### Exercise passage

Options to increase magnification when the minimum working distance is fixed

Question

I work in a lab which deals with a significant amount of scientific photography. My current situation calls for an increase in magnification, however, there is a physical limit to how close the lens can be to the object. This imposed working distance is far greater than the minimum working distance of the lens itself.

Lens: Nikon AF Micro 60 mm; Working distance at closest focus: 90 mm; Physical minimum working distance: 280 mm; Magnification at physical minimum distance: 0.2

In previous applications with a Nikon 210 mm lens, the close focus distance was several feet, so it was feasible to use a close-up lens and increase magnification by moving the camera closer. This is not the case here. My primary questions are:

1) Would extension tubes be of any benefit here, since the camera/lens cannot be moved closer to the object? Stated in a general way, if the distance between the lens and object remains fixed and an extension tube is added, would the magnification increase? I am aware of the rule that magnification increases by the length of the tube divided by lens focal length, but does this assume that the lens is moved closer to the object?

2) If extension tubes will not help, are teleconverters the only other option? I have used a 3x teleconverter in the past with the above mentioned 210 mm zoom lens.

I would like to get the magnification close to 1:1, and if I was able to fine-tune the magnification, this would be an asset. The camera and lens have plenty of room to move away from the object, if necessary.

### Task objective
Reproduce the magnification question above in full, word for word.

### Records supplied
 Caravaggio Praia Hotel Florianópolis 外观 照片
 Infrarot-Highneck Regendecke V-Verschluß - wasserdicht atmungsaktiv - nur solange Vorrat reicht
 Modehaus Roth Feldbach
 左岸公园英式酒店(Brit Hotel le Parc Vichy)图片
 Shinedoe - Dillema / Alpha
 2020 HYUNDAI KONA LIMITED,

--

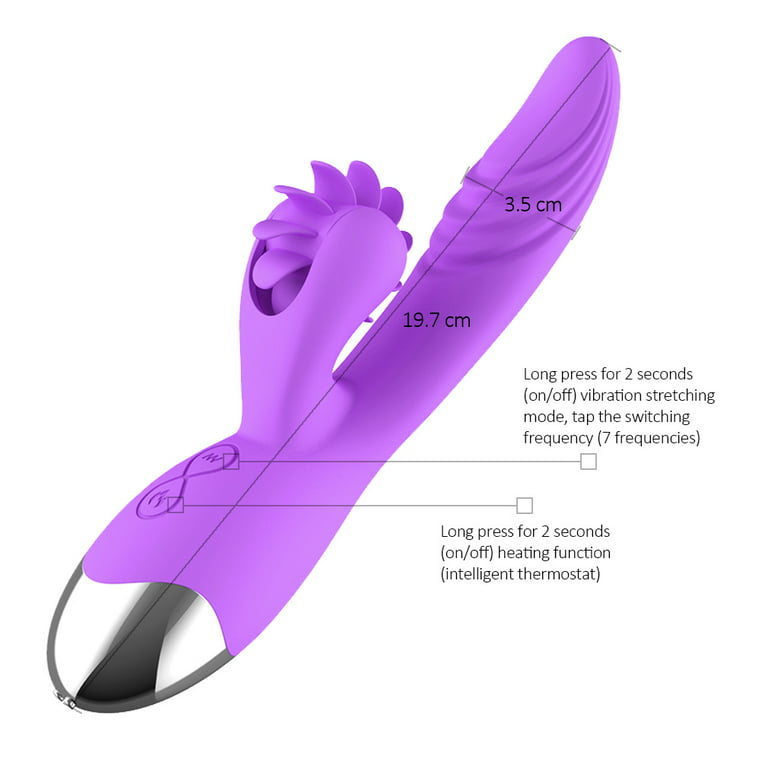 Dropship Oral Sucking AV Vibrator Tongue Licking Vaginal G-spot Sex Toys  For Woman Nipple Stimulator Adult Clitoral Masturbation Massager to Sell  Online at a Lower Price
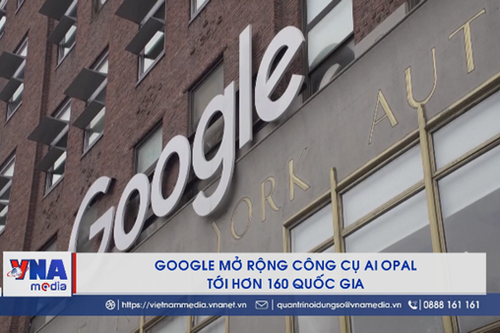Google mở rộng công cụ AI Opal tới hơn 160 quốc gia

### Answer to this problem
Options to increase magnification when the minimum working distance is fixed

Question

I work in a lab which deals with a significant amount of scientific photography. My current situation calls for an increase in magnification, however, there is a physical limit to how close the lens can be to the object. This imposed working distance is far greater than the minimum working distance of the lens itself.

Lens: Nikon AF Micro 60 mm; Working distance at closest focus: 90 mm; Physical minimum working distance: 280 mm; Magnification at physical minimum distance: 0.2

In previous applications with a Nikon 210 mm lens, the close focus distance was several feet, so it was feasible to use a close-up lens and increase magnification by moving the camera closer. This is not the case here. My primary questions are:

1) Would extension tubes be of any benefit here, since the camera/lens cannot be moved closer to the object? Stated in a general way, if the distance between the lens and object remains fixed and an extension tube is added, would the magnification increase? I am aware of the rule that magnification increases by the length of the tube divided by lens focal length, but does this assume that the lens is moved closer to the object?

2) If extension tubes will not help, are teleconverters the only other option? I have used a 3x teleconverter in the past with the above mentioned 210 mm zoom lens.

I would like to get the magnification close to 1:1, and if I was able to fine-tune the magnification, this would be an asset. The camera and lens have plenty of room to move away from the object, if necessary.